HDF5 is a data model, file format, and I/O library that became a de facto standard for HPC applications for achieving scalable I/O and storing and managing big data from computer modeling, large physics experiments and observations. This talk offers a comprehensive overview of HDF5 for anyone who works with big data in an HPC environment. The talk consists of two parts. Part I introduces the HDF5 data model and APIs for organizing data and performing I/O. Part II focuses on HDF5 advanced features such as parallel I/O and will give an overview of various parallel HDF5 tuning techniques such as collective metadata I/O, data aggregation, async, parallel compression, and other new HDF5 features that help to utilize HPC storage to its fullest potential.
Speaker Bio
M. Scot Breitenfeld received his B.S. in Aerospace Engineering from the University of Arizona and his M.S. degree in Aerospace Engineering from the University of Illinois at Urbana-Champaign. The focus of his master's thesis was modeling elastodynamic failure in bi-material interfaces using a spectral method. He has worked for the National Center for Supercomputing Applications (NCSA)on parallel structural code development and evaluation of the parallel performance of commercial finite element software.
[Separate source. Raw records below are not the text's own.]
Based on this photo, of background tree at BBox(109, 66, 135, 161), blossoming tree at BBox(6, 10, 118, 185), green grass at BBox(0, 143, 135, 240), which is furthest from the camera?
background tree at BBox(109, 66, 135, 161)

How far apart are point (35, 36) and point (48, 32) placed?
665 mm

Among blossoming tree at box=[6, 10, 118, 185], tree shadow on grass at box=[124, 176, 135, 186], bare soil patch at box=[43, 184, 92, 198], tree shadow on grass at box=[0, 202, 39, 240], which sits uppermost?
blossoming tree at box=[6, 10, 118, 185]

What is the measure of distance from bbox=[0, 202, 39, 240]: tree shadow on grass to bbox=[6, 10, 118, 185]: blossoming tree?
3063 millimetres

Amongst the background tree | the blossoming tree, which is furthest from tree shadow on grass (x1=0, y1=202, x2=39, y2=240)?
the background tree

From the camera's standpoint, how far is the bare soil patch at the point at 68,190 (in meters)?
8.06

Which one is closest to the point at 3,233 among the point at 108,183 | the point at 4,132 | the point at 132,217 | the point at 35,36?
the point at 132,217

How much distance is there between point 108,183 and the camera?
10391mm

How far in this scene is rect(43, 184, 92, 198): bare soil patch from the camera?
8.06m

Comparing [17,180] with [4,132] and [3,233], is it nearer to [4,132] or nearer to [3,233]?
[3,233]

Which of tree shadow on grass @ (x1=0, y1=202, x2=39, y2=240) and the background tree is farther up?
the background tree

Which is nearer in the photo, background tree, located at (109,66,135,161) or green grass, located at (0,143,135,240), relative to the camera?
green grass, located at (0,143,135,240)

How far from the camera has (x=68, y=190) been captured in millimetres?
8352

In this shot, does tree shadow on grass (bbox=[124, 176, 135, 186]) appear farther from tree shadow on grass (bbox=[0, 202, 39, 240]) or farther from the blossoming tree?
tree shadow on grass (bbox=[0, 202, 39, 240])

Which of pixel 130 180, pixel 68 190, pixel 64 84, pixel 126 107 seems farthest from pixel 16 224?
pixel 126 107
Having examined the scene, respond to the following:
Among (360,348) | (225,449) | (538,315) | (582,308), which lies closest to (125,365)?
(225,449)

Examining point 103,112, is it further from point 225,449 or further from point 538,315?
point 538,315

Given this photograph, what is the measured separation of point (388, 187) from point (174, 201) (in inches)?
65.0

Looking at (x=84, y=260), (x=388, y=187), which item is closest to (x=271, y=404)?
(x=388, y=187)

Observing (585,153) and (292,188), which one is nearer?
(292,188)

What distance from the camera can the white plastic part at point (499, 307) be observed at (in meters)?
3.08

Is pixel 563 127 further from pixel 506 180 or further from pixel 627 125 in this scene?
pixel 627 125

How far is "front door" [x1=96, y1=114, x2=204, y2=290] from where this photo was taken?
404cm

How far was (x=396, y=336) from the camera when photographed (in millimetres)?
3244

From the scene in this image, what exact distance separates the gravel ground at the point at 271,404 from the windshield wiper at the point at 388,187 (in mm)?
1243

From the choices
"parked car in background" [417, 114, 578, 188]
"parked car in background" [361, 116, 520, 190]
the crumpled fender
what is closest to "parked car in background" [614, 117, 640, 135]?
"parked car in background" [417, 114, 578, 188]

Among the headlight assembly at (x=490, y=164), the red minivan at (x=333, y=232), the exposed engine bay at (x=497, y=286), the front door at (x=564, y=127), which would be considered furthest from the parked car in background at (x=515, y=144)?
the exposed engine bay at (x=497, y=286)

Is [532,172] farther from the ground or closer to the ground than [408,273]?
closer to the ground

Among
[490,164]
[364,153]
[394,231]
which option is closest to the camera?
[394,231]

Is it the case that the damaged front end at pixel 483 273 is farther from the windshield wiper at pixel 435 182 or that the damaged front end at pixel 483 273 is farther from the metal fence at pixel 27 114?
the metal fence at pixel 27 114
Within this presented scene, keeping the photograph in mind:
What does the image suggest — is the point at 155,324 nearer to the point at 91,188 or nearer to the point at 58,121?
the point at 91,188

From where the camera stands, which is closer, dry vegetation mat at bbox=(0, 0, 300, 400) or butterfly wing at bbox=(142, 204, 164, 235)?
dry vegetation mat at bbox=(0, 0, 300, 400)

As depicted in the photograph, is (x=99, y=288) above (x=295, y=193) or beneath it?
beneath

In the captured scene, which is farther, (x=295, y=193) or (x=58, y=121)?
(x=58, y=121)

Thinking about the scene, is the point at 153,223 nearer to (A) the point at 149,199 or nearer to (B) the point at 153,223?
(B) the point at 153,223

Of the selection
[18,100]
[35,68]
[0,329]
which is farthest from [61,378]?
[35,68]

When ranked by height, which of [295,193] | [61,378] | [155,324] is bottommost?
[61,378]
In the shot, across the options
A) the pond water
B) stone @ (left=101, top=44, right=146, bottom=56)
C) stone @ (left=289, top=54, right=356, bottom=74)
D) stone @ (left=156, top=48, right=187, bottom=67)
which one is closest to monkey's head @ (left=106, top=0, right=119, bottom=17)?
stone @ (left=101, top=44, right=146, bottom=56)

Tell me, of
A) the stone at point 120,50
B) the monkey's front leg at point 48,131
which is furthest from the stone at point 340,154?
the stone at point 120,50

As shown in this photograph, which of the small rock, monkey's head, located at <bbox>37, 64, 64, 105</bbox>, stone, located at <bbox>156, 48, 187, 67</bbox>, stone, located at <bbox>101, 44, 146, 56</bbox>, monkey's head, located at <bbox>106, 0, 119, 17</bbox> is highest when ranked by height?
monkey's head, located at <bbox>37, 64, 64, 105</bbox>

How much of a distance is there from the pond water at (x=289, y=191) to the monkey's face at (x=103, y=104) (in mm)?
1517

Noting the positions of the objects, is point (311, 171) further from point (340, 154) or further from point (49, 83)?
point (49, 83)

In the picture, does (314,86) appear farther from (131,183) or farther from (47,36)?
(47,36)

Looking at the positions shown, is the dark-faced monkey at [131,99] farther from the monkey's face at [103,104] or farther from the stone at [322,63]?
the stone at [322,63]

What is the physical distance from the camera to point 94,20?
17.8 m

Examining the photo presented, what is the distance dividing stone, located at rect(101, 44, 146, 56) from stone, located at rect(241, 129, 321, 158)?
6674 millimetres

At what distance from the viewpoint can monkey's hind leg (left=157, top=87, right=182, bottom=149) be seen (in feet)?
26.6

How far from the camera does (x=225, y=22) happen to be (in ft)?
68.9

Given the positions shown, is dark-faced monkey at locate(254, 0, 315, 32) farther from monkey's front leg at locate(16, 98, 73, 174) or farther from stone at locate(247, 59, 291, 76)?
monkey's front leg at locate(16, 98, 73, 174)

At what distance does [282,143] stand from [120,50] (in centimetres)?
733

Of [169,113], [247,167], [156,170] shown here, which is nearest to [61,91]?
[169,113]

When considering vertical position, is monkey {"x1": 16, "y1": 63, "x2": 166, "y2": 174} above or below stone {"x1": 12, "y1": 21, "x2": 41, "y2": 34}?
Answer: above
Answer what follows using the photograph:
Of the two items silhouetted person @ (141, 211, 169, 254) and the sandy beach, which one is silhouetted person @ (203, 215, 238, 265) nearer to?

Additionally, he worked on a DARPA-funded smart mesoflaps for an aeroelastic transpiration project parallelizing the CFD solver and parallel coupling of the fluid and structural solvers. He also worked for the Center for Simulation of Advanced Rockets (CSAR) at the University of Illinois at Urbana-Champaign. He was the principal developer of the explicit parallel 3D ALE fracture and structural/thermal finite element solver, Rocfrac, within the center's multi-physics code RocStar. He received his Ph.D. in Aerospace Engineering from the University of Illinois at Urbana-Champaign, working on modeling quasi-static fracture using Non-Ordinary State-based peridynamics. He is currently an HDF application support specialist and software engineer at The HDF Group.